**DO THIS**
Retype each of the rows below character for character, keeping every line and its order unchanged.

**PROVIDED RECORDS**

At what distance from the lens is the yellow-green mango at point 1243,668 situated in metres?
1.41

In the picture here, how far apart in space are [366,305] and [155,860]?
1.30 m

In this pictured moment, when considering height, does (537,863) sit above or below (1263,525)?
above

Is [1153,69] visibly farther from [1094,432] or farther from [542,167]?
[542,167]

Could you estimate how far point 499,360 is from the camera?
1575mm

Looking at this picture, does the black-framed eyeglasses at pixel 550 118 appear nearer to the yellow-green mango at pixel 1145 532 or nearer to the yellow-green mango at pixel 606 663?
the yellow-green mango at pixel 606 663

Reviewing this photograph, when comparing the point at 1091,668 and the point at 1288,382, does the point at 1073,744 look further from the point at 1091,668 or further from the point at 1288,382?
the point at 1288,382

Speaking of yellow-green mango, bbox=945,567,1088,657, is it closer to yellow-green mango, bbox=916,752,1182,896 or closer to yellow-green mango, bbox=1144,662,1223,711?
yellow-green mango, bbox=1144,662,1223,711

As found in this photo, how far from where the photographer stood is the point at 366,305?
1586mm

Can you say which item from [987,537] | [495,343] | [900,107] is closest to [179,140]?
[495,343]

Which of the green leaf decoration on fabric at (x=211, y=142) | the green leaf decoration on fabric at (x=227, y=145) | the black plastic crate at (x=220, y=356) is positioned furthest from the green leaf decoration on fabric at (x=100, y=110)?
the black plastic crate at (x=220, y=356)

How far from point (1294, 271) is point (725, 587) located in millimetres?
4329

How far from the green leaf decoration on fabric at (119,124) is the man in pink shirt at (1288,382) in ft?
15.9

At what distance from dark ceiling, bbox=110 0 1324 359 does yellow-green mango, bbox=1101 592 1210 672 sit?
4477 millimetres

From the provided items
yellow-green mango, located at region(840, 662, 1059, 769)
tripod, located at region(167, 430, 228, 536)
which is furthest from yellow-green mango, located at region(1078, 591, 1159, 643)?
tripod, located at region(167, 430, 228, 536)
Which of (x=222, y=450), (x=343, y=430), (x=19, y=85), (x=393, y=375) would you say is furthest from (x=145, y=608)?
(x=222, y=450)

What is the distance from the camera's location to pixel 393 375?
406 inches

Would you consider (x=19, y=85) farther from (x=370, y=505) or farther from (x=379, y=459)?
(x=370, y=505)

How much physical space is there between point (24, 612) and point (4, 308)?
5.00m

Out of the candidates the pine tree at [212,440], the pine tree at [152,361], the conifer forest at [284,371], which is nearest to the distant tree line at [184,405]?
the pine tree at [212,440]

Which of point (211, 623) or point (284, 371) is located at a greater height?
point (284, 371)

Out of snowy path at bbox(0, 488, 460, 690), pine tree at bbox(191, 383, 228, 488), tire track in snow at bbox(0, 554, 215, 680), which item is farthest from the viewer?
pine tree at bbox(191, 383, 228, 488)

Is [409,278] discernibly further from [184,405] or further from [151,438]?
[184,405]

**SOLUTION FOR THIS PROBLEM**
At what distance from the lens is the yellow-green mango at point 1243,668 situated in metres?
1.41

In the picture here, how far apart in space are [366,305] and [155,860]?
1.30 m

In this pictured moment, when considering height, does (537,863) sit above or below (1263,525)?
above

Is [1153,69] visibly farther from [1094,432] or farther from [542,167]?
[542,167]

Could you estimate how far point 499,360 is from the camera?
1575mm

Looking at this picture, does the black-framed eyeglasses at pixel 550 118 appear nearer to the yellow-green mango at pixel 1145 532 or nearer to the yellow-green mango at pixel 606 663?
the yellow-green mango at pixel 606 663

Reviewing this photograph, when comparing the point at 1091,668 and the point at 1288,382, does the point at 1073,744 look further from the point at 1091,668 or further from the point at 1288,382?
the point at 1288,382

Speaking of yellow-green mango, bbox=945,567,1088,657, is it closer to yellow-green mango, bbox=916,752,1182,896 or closer to yellow-green mango, bbox=1144,662,1223,711?
yellow-green mango, bbox=1144,662,1223,711

As found in this photo, how far from where the photographer stood is the point at 366,305?
1586mm

Can you say which item from [987,537] | [495,343] | [900,107] is closest to [179,140]?
[495,343]

Which of the green leaf decoration on fabric at (x=211, y=142) | the green leaf decoration on fabric at (x=227, y=145) | the black plastic crate at (x=220, y=356) is positioned furthest from the green leaf decoration on fabric at (x=100, y=110)?
the black plastic crate at (x=220, y=356)

How far from point (1294, 271) is point (725, 587) located in millimetres?
4329

How far from the green leaf decoration on fabric at (119,124) is the man in pink shirt at (1288,382) in ft?
15.9

At what distance from dark ceiling, bbox=110 0 1324 359 does yellow-green mango, bbox=1101 592 1210 672 sit?
4477 millimetres

From the provided items
yellow-green mango, located at region(840, 662, 1059, 769)
tripod, located at region(167, 430, 228, 536)
which is furthest from yellow-green mango, located at region(1078, 591, 1159, 643)?
tripod, located at region(167, 430, 228, 536)
Which of (x=222, y=450), (x=343, y=430), (x=19, y=85), (x=393, y=375) would you say is furthest from (x=145, y=608)?
(x=222, y=450)

What is the distance from the camera's location to pixel 393 375?
406 inches

Would you consider (x=19, y=85) farther from (x=370, y=505) or farther from (x=379, y=459)?
(x=370, y=505)

How much physical space is there between point (24, 612) and point (4, 308)?
5.00m

Out of the candidates the pine tree at [212,440], the pine tree at [152,361], the conifer forest at [284,371], which is nearest to the distant tree line at [184,405]?
the pine tree at [212,440]

Which of point (211, 623) or point (284, 371) is located at a greater height?
point (284, 371)

Out of snowy path at bbox(0, 488, 460, 690), pine tree at bbox(191, 383, 228, 488), tire track in snow at bbox(0, 554, 215, 680), which item is farthest from the viewer?
pine tree at bbox(191, 383, 228, 488)

Is [409,278] discernibly further from [184,405] or further from [151,438]?
[184,405]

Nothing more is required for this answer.